#### What this exercise asks:
**a.** Copy the records verbatim, beginning at the line containing "What is the" and running through the end of the records.
**b.** Write the next part of the article about the Colorado bill barring schools from rewarding students who take state tests.

Carrots and sticks

No pizza parties, no raffle tickets: Bill would bar Colorado schools from offering rewards to test-takers

Students in the Sheridan School District practice for the 2015 PARCC tests (Craig F. Walker, The Denver Post).

Update: This bill was amended to remove the penalties and received unanimous support from the Senate Education Committee on Feb. 14.

It’s already illegal in Colorado for schools to penalize students who don’t take state assessments. Now a bill before the legislature would make it illegal to reward students who take the tests and would penalize schools who offer such incentives.

“The school can’t say you can’t play on the team or go on the field trip,” said Senate Majority Leader Chris Holbert, who opted to keep his own sons from taking state assessments. “This bill addresses something that’s come up recently: If you take the assessment, you get to go to the party or go on the field trip or maybe even get to play on the sports team. It’s the same message, but the other way around.”

That’s just as wrong, said Holbert, a Republican from Parker who sponsored the bill with state Sen. Andy Kerr, a Lakewood Democrat.

Kerr is a teacher who serves on his school’s accountability committee, and he said another teacher raised this idea – supposedly used at a different school – as they discussed how to get more students to take the tests.

“We know that we can’t do negative consequences, but at this school, every student who takes the test gets a raffle ticket and the winner of the raffle gets a widescreen TV,” Kerr said. “This was given as an example of a positive reinforcement to take the test.”

The widescreen TV in this example was donated; no taxpayer dollars went to reward test-taking and the luck of the draw.

Under the bill, schools could still have parties after testing is over, but they couldn’t exclude students who didn’t take the tests.

#### Records for this task:

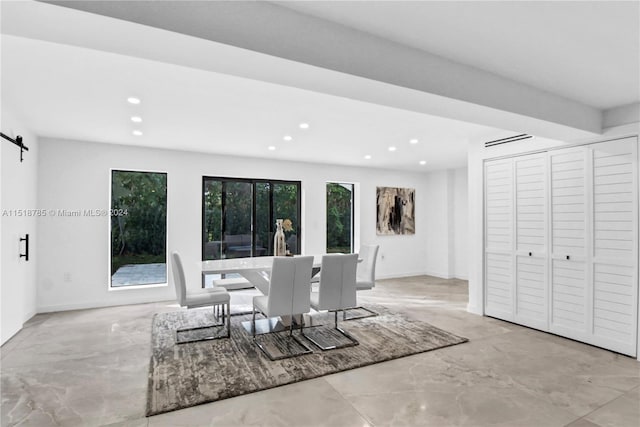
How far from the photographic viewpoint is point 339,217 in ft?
24.7

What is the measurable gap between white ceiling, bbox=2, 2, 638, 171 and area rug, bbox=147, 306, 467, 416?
2379 millimetres

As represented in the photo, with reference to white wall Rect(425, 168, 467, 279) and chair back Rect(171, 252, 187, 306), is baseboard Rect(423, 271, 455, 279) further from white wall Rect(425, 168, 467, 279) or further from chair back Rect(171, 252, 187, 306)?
chair back Rect(171, 252, 187, 306)

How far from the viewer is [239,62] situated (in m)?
1.81

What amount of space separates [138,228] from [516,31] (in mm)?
5610

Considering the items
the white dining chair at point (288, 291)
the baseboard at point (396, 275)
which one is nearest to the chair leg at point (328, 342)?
the white dining chair at point (288, 291)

#### Per-task answers:
**a.**
What is the measurable gap between white ceiling, bbox=2, 2, 638, 171 and area rug, bbox=147, 306, 467, 416?
2379 millimetres

As represented in the photo, with reference to white wall Rect(425, 168, 467, 279) and chair back Rect(171, 252, 187, 306), is baseboard Rect(423, 271, 455, 279) further from white wall Rect(425, 168, 467, 279) or further from chair back Rect(171, 252, 187, 306)?
chair back Rect(171, 252, 187, 306)

How far from the viewer is [239,62] situated (in m)?
1.81

What amount of space separates [138,228] from [516,31] (in mm)?
5610

Considering the items
the white dining chair at point (288, 291)
the baseboard at point (396, 275)
which one is nearest to the chair leg at point (328, 342)?
the white dining chair at point (288, 291)

**b.**
Colorado has been at the center of the opt-out movement nationally, and its partisans include people on the left and the right – students in conservative Douglas County as well as liberal Boulder County. How Colorado handles accountability for schools with high opt-out rates has been a point of contention with the federal government.

The State Board of Education has a policy that the state won’t lower the quality rating of schools who miss the 95 percent participation mark, while the federal Department of Education wants those students counted as “not proficient.” In a compromise, Colorado agreed to keep two lists of schools, one that complies with state law and one that complies with federal law, but Colorado is still waiting for approval from the federal government of its Every Student Succeeds Act plan.

Matt Cook, director of public policy and advocacy for the Colorado Association of School Boards, said his organization doesn’t have a position on the bill, but he does have a few questions: “Who are the bad actors?” and “Does this need to be a law?”

“I don’t want to pick on anybody in particular,” Holbert said, declining to name any schools or districts. He characterized the problem as “more than one, but not widespread.”

The Colorado PTA, the Colorado Education Association, the Colorado Association of School Executives, and the State Board of Education all support the idea behind the bill.

“We certainly believe students who have the family discussion to not take the test should not have any inappropriate hook dangled before them,” Nate Golich, director of government affairs for the teachers union, told the Senate Education Committee. “They should not feel stigmatized or ostracized because there’s a pizza party or a granola bar or orange slices.”

But there is a point of dispute: how to enforce such a law.

The original version of the bill calls for the Colorado Department of Education to make a note in the performance report of any schools found in violation, and to “impose a significant penalty” on the accreditation rating of any school that violates the law three or more times in a year.

Dana Smith, a spokeswoman for the Department of Education, said that provision would be difficult to enforce. The department collects a lot of data, but it doesn’t know which schools hold pizza parties for kids who take state assessments. Doing enforcement on a complaint basis could create an unfair situation in that schools whose parents complain are punished while schools with the same practices whose parents don’t complain go unpunished.

Lisa Escárcega, executive director of the Colorado Association of School Executives, called docking a school’s rating over this issue “using the jaws of life to go after a minnow.”

“We would not want a school to lose an entire accreditation point if three people call CDE,” Golich said.

The Senate Education Committee heard testimony about the bill Thursday but postponed a vote.

Holbert and Kerr said they’re open to removing the penalty, but that raises the question of what the law even means.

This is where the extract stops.